RULE 505.5 COMMENTARY
This rule, which resembles victim-counselor privilege provisions now in existence in some twenty states, e.g., Cal. Evid. Code §§1035 through 1037.7 (1992), encourages and protects the counseling of emotionally distressed victims of violent crimes by according privilege status to confidential communications made in the course of the counseling process. In adopting a similar law, N.J. Stat. Ann. §2A:84A-22.13 and 22.15 (1991), the New Jersey Legislature declared that the "counseling of victims is most successful when the victims are assured [that] their thoughts and feelings will remain confidential and will not be disclosed without their permission." The present provision proceeds upon just such a policy basis.

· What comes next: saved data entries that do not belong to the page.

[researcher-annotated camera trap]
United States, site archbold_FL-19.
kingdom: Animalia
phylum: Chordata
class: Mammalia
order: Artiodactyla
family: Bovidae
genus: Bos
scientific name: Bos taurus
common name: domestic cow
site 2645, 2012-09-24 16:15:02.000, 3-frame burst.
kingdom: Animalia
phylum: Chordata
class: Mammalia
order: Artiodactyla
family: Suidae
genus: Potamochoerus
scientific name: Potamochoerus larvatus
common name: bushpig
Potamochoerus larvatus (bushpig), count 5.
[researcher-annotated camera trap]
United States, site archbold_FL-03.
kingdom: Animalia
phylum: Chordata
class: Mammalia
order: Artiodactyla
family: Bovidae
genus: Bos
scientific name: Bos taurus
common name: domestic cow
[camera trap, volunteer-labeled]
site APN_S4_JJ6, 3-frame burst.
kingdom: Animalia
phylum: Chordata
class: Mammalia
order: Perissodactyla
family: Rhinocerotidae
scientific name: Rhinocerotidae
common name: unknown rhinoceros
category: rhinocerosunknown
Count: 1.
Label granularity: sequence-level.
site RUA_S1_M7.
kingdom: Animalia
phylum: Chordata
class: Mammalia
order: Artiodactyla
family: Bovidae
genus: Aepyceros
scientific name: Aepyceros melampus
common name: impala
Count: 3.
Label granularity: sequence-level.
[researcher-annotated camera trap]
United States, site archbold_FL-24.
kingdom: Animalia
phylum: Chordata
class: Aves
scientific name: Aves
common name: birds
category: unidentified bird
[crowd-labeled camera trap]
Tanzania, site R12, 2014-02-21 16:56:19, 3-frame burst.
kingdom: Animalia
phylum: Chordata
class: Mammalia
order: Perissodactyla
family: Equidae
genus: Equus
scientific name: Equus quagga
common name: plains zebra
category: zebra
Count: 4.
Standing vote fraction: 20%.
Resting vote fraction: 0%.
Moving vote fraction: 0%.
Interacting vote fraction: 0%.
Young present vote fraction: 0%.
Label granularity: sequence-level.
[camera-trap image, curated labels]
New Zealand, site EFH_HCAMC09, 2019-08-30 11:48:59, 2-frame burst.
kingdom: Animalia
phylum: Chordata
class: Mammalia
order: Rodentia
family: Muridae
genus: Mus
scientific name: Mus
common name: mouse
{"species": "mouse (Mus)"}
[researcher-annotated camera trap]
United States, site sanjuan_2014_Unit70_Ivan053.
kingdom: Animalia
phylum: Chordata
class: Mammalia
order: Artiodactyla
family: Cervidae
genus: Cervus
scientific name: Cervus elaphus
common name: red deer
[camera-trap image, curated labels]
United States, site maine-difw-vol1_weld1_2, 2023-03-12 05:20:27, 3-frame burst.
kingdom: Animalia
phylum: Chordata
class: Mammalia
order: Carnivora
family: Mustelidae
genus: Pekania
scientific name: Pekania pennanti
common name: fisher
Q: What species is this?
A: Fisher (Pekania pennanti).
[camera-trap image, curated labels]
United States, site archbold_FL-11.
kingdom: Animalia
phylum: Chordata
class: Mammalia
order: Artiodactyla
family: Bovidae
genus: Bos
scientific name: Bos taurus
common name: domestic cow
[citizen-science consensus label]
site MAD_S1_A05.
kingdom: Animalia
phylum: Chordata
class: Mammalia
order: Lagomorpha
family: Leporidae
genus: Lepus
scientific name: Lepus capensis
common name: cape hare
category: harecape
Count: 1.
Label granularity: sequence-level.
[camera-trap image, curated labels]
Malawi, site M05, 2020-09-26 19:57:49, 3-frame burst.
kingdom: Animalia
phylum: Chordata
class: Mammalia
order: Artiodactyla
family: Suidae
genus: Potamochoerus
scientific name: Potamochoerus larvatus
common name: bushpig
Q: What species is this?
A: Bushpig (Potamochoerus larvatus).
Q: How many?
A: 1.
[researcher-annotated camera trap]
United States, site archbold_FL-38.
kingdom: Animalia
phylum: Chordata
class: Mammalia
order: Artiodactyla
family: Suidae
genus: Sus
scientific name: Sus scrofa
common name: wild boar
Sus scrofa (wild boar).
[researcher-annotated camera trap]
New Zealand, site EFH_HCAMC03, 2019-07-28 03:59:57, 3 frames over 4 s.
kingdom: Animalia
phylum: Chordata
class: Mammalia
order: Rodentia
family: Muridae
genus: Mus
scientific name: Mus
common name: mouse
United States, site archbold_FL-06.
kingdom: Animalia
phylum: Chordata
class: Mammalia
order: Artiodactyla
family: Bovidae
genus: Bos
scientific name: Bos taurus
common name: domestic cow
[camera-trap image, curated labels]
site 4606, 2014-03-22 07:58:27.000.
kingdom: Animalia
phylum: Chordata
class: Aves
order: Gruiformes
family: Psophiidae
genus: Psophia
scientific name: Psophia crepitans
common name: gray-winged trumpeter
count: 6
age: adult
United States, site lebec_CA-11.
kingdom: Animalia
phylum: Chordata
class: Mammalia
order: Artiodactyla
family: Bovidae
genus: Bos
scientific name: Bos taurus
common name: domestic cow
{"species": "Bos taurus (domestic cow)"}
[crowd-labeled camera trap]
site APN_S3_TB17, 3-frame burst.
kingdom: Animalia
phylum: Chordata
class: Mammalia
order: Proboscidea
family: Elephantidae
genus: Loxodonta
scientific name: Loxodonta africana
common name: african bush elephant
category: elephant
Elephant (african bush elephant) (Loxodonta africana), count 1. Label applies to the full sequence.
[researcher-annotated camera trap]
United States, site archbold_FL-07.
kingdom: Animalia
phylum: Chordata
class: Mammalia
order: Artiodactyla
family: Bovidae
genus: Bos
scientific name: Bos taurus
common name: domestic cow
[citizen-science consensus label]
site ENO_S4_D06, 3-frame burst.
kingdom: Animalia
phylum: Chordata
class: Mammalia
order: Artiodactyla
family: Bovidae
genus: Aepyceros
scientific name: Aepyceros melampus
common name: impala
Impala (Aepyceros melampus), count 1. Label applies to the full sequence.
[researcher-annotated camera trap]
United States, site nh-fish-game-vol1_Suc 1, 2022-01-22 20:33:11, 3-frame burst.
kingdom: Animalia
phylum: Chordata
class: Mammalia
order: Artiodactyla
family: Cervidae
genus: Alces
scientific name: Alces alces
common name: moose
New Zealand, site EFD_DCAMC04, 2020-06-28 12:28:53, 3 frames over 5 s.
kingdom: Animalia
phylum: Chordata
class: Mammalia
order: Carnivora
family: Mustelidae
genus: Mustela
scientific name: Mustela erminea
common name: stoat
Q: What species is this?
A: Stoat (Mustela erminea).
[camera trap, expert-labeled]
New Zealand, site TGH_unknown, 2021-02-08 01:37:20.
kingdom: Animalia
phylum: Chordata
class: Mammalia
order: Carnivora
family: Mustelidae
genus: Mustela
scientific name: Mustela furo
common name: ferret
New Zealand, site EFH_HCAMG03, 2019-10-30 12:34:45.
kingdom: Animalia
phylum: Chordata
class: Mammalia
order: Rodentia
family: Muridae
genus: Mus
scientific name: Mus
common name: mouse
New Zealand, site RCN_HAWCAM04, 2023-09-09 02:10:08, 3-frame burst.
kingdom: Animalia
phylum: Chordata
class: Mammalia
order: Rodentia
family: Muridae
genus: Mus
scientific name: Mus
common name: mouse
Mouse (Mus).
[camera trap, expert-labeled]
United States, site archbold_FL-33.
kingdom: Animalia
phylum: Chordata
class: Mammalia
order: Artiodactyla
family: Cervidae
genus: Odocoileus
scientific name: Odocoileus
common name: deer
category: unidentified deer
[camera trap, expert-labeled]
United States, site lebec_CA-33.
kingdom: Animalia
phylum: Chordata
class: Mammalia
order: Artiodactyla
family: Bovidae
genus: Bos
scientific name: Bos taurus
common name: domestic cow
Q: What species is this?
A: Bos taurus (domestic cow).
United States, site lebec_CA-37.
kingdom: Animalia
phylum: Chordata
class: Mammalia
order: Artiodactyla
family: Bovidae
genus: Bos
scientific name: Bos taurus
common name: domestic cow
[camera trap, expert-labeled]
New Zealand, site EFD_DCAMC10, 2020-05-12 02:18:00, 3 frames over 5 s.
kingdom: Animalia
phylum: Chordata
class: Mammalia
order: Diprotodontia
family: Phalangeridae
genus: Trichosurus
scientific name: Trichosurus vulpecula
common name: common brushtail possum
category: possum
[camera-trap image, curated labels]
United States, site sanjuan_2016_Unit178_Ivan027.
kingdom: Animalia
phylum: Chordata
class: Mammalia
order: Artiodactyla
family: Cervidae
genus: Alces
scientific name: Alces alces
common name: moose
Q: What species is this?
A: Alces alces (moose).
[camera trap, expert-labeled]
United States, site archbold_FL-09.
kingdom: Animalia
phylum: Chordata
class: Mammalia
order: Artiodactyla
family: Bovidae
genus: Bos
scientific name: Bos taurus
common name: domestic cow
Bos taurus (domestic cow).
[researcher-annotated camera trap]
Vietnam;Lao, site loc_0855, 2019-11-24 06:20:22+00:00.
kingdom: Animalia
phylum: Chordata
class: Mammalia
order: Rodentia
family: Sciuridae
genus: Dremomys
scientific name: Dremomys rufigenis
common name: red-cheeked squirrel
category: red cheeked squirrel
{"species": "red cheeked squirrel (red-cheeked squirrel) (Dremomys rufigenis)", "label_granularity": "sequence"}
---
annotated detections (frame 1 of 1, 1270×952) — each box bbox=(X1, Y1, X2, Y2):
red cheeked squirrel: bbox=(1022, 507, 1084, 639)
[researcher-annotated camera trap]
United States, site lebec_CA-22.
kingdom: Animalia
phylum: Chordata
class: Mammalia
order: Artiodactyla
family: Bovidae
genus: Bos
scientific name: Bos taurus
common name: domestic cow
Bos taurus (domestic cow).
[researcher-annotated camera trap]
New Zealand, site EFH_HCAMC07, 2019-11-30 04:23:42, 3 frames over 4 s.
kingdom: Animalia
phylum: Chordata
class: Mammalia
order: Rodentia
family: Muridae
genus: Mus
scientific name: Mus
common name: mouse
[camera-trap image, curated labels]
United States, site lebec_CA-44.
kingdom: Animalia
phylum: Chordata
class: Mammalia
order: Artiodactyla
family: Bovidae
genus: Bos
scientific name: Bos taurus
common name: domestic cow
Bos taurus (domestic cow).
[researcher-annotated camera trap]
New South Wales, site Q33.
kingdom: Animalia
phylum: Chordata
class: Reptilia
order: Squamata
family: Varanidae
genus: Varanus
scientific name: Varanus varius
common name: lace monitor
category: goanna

RULE 505.5 SUPPLEMENTAL COMMENTARY
The Act 154, Session Laws 2008 amendment replaced the term "dependent adult" with the term "vulnerable adult" in subsection (d)(4), with reference to chapter 346, part X. Act 154 amended chapter 346, part X, by, among other things, expanding the category of adults eligible for adult protective services by replacing the term "dependent adult" with the less restrictive term "vulnerable adult".
Law Journals and Reviews
Empowering Battered Women: Changes in Domestic Violence Laws in Hawai`i. 17 UH L. Rev. 575.
When a statutory privilege interferes with a defendant's constitutional right to cross-examine, then, upon a sufficient showing by the defendant, the witness' statutory privilege must, in the interest of the truth-seeking process, bow to the defendant's constitutional rights.101 Haw. 172,65 P.3d 119.